Nasıl gerçekleşmişti bu canice saldırı, sebepleri nelerdi?
27 Mayıs Politik Devrimi’nin yarattığı ortam sayesinde sol
klasik eserler, Marks, Engels, Lenin ve daha birçok devrimci eser Türkçe’ye
çevrilmişti. Gençler ve özellikle üniversite gençleri bu kitaplarla tanışmış,
onları okumaya başlamıştı. Ülkemizde sosyalizm hızlıca yaygınlaşıyor ve
gelişiyordu. İşte bu gelişme sürecinde 68 Gençliği ortaya çıktı. Denizler,
Mahir’ler, Sinan Cemgiller ortaya çıktı. Özellikle gençlik içerisinde sosyalizm
yaygınlaşıyordu. Ancak bunu gören ABD-AB Emperyalistleri hızla yükselen bu
ivmeyi durdurmak için 12 Mart 1971 Faşist Darbesi’ni tezgâhladılar. Gençliğin
önderlerini katlettiler. Denizleri astılar, Mahirleri Kızıldere’de, Sinanları
Nurhak’ta katlettiler.
Ancak tüm bu yapılanlar devrimci mücadelenin büyümesine,
gelişmesine engel olamadı. Sosyalizm kitleler içinde hızla tekrardan büyüdü. Sosyalizm
mücadelesi özellikle de liselerde, üniversitelerde yaygınlaştı. Devrimci
öğrenciler 68 kuşağını örnek aldı ve onu büyüterek devam ettirdi.
Bunu gören ABD-AB Emperyalistleri CIA tarafından kurdurduğu
Özel Harp Dairesi de denen Kontrgerillayı devreye soktu.
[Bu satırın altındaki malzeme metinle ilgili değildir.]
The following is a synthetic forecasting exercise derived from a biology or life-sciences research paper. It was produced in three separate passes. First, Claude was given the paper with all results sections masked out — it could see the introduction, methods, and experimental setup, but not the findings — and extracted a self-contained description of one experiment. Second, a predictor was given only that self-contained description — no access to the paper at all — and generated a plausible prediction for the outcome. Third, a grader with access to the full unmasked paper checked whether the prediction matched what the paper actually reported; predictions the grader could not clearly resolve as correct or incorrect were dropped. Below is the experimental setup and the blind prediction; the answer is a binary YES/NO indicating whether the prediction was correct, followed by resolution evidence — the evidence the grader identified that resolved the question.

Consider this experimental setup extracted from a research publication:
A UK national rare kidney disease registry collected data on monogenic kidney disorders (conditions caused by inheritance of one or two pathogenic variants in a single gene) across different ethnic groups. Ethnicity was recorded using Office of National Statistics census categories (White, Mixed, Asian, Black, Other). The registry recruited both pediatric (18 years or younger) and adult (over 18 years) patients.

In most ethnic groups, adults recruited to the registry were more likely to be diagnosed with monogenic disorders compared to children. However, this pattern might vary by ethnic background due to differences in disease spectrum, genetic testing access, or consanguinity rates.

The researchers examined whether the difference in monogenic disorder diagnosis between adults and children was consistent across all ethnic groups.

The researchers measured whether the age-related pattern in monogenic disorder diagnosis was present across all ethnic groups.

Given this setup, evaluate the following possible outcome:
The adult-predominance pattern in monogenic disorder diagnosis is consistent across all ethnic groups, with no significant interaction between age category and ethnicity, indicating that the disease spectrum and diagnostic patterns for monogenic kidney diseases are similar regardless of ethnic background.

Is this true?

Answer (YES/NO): NO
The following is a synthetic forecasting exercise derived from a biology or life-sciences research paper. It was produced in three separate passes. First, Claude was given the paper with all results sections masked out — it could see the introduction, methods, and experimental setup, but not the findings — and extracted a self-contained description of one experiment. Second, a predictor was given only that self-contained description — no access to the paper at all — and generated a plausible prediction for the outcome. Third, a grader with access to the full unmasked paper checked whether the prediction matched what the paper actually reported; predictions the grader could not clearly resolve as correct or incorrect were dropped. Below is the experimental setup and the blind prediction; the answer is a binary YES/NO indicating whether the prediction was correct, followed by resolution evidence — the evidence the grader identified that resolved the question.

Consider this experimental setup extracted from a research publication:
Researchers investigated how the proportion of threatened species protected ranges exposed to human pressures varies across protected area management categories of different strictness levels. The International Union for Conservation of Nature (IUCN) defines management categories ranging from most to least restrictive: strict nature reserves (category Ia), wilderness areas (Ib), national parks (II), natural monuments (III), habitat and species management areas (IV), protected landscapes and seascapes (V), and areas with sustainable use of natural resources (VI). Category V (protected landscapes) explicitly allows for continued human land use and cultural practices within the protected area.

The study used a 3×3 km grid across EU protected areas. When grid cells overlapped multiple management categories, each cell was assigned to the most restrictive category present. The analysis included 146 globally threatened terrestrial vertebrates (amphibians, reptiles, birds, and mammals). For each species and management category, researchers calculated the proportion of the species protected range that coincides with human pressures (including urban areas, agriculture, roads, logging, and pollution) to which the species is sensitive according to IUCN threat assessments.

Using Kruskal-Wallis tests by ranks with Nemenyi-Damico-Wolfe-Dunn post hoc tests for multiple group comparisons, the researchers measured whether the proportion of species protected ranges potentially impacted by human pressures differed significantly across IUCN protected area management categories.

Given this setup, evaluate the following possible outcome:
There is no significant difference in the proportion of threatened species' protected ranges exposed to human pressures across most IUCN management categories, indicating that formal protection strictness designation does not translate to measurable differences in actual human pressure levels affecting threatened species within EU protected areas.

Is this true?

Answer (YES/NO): NO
Onlar da devrimci
mücadeleyi baltalatabilmek için onlarca katliama sebep olacak MHP’yi kurdurttu.
MHP ki kurulduğu günden bu yana ABD Emperyalistleri tarafından kendisine
verilen görevi yerine getiriyor, eli kanlı faşist sürüleriyle katliamlara sebep
oluyor.
İşte 16 Mart Katliamı da bu şekilde olmuştur. O gün İstanbul
Üniversitesi’nden topluca çıkan devrimci, demokrat öğrencilere MHP’li ülkücü
faşist çeteler önce bombayla ardından taramalı silahlarla saldırmışlar ve 7
devrimci öğrenciyi katletmişlerdir.
Sadece ülkücü faşistler tarafından mı gerçekleştirilmiştir bu
katliam? Hayır. O gün yani 16 Mart 1978 günü normalde 30-40’tan aşağı olmayan
polis sayısı o gün 8-10 polis arasındadır. Normalde arka kapıdan çıkan devrimci
öğrenciler o gün faşist çetelerin beklediği ana kapıdan çıkarılmıştır. Yani bu
bize açıkça gösteriyor ki o günkü katliam ABD-AB Emperyalistleri tarafından
planlanan ve polis-ülkücü iş birliğiyle gerçekleştirilen bir olaydır.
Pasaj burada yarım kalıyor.